======== BRANO DI PARTENZA
Il posto dove abbiamo dormito sembra una di quelle carceri con le celle su un’unica terrazza che da su un cortile interno, tutto piastrellato color rosso fuoco ed i numeri sulle porte scritti con il pennello.
Però, ad onor di cronaca, abbastanza pulito e sopratutto finalmente paghiamo con i bolivianos che rispetto ai pesos cileni ci permettono di rientrare nel budget.
Il Cile è super caro per quello che offre, oserei dire supercaricato, la Bolivia è onesta, offre un servizio che per noi Europei forse è impensabile ma con un prezzo onesto e bilanciato.
Qui pranziamo con 15 bolivianos in posti non turistici, ovvero, 1,50€ circa.
Dobbiamo senza dubbio rialzare il livello di guardia su frutta e verdura ma, sopratutto, niente più acqua se non rigorosamente quella della nostra bottiglia.
Huyuni finalmente è una città viva, vera e piena di persone.
Il mercato e tante strade piene di gente seduta a godere di un eccezionale sole improvviso. La cosa più bella sono le signore, le autoctone, vestite con gli abiti tipici della loro etnia, Aymarà o Quechua.
Hanno queste gonne con milioni di strati che gli danno l’aspetto di bambole finte, quando si muovono ondeggiano in modo particolarmente buffo ed essendo tutte più o meno alte uguali quando camminano in gruppo sono uno spettacolo da non perdere.
Hanno capelli neri scintillanti legati rigorosamente in trecce lunghissime trattenute in fondo da fili di lana e dei cappellini che ricordano quelli dei primi conquistadores spagnoli, la loro pelle è bruciata dal sole e le loro rughe circondano occhi piccoli e brillanti, più o meno brillanti come le rifiniture dei loro denti, hanno come una specie di profilo dorato sui denti.
Sono affascinanti.
Ho provato a fare qualche foto ma sono tutte molto timide e non mi piace stressarle, ho provato a rubare qualche scatto ma non sarà facile documentarle troppo, credo sia giusto così.
================
======== MATERIALE ESTRATTO
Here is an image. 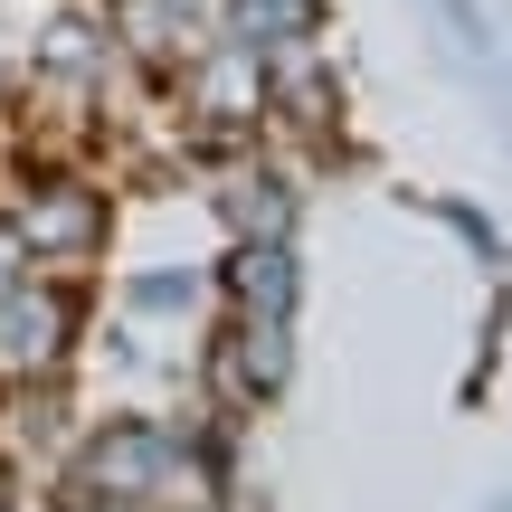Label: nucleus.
<instances>
[{
	"mask_svg": "<svg viewBox=\"0 0 512 512\" xmlns=\"http://www.w3.org/2000/svg\"><path fill=\"white\" fill-rule=\"evenodd\" d=\"M95 238H105V200H95L86 181H48L38 200H19V238L29 256H86Z\"/></svg>",
	"mask_w": 512,
	"mask_h": 512,
	"instance_id": "f257e3e1",
	"label": "nucleus"
}]
</instances>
================
REQUISITI RICHIESTI:
Rispondi alle domande seguenti basandoti sul brano del viaggio in Bolivia.
(a) Di che colore sono le piastrelle del cortile interno del posto dove si è dormito?
(b) Quanti bolivianos costa il pranzo in posti non turistici?
(c) Con che cosa sono trattenute in fondo le trecce delle signore?

RISPOSTA:
(a) Rosso fuoco.
(b) 15 bolivianos, circa 1,50€.
(c) Con fili di lana.